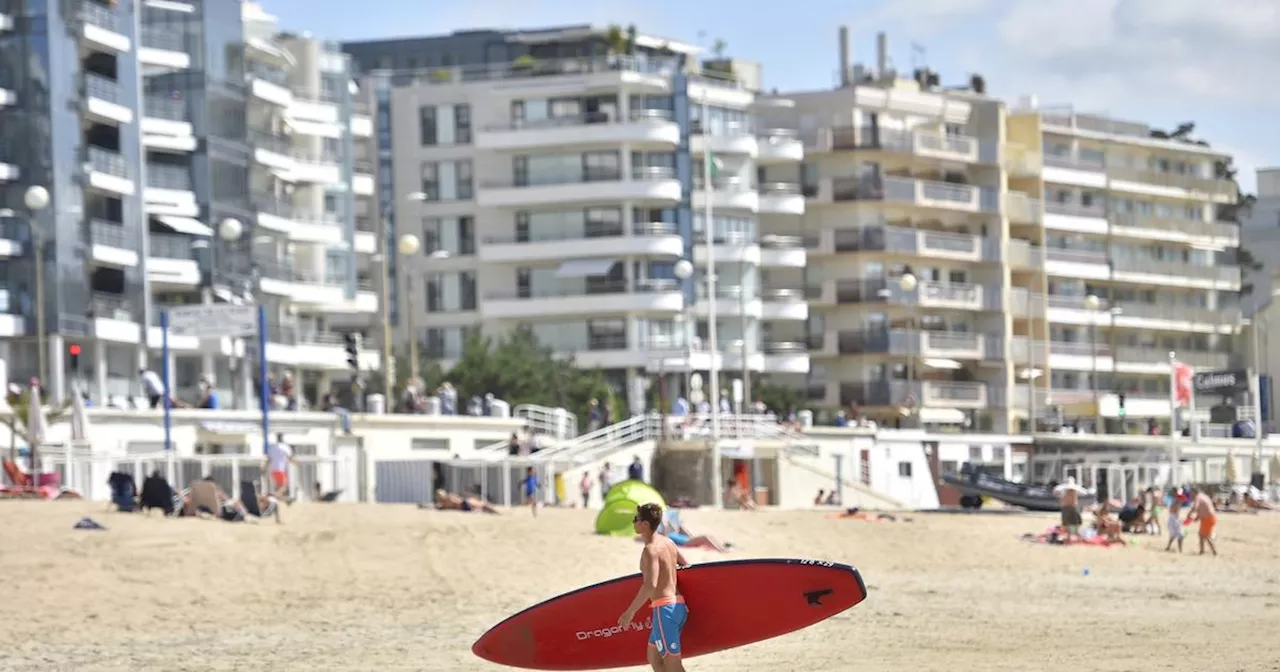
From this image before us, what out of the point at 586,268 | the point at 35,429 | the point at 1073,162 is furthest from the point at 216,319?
the point at 1073,162

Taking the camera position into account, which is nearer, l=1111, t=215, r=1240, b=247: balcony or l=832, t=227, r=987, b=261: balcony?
l=832, t=227, r=987, b=261: balcony

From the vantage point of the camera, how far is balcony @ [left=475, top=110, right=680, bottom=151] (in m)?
83.4

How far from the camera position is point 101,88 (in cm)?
6375

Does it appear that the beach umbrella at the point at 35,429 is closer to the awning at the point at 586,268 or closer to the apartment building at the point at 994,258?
the awning at the point at 586,268

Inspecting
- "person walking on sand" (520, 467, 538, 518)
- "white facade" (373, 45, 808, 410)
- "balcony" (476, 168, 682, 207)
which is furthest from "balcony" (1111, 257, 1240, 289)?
"person walking on sand" (520, 467, 538, 518)

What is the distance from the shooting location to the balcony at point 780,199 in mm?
88062

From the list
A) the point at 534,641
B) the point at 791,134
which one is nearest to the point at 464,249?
the point at 791,134

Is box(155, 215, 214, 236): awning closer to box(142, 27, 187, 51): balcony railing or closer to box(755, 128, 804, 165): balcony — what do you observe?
box(142, 27, 187, 51): balcony railing

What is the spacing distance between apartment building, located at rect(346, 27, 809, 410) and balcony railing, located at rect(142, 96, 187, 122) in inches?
634

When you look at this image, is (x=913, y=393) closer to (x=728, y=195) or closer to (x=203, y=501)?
(x=728, y=195)

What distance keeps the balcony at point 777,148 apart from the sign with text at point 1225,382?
17.5m

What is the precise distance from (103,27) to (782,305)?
107ft

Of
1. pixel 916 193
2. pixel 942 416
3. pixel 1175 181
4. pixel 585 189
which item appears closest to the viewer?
pixel 585 189

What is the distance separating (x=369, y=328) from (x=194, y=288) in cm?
1999
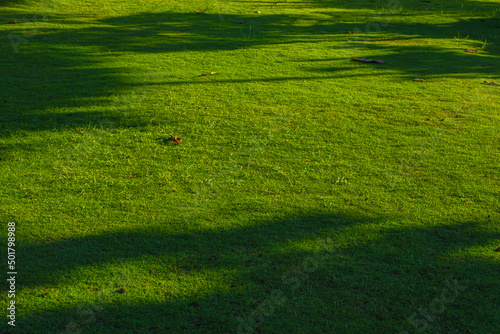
# # # # #
§ WHAT YOU ARE ASKED TO DO
Please pull out every line of the data above that contains the word "which", and treat case as significant when matching.

§ WORKED ANSWER
Taking the camera position into account, which is nearer, l=1111, t=215, r=1240, b=247: balcony or l=832, t=227, r=987, b=261: balcony?
which is furthest from "balcony" (1111, 257, 1240, 289)?
which one is nearest to the point at 464,249?
which item appears closest to the viewer?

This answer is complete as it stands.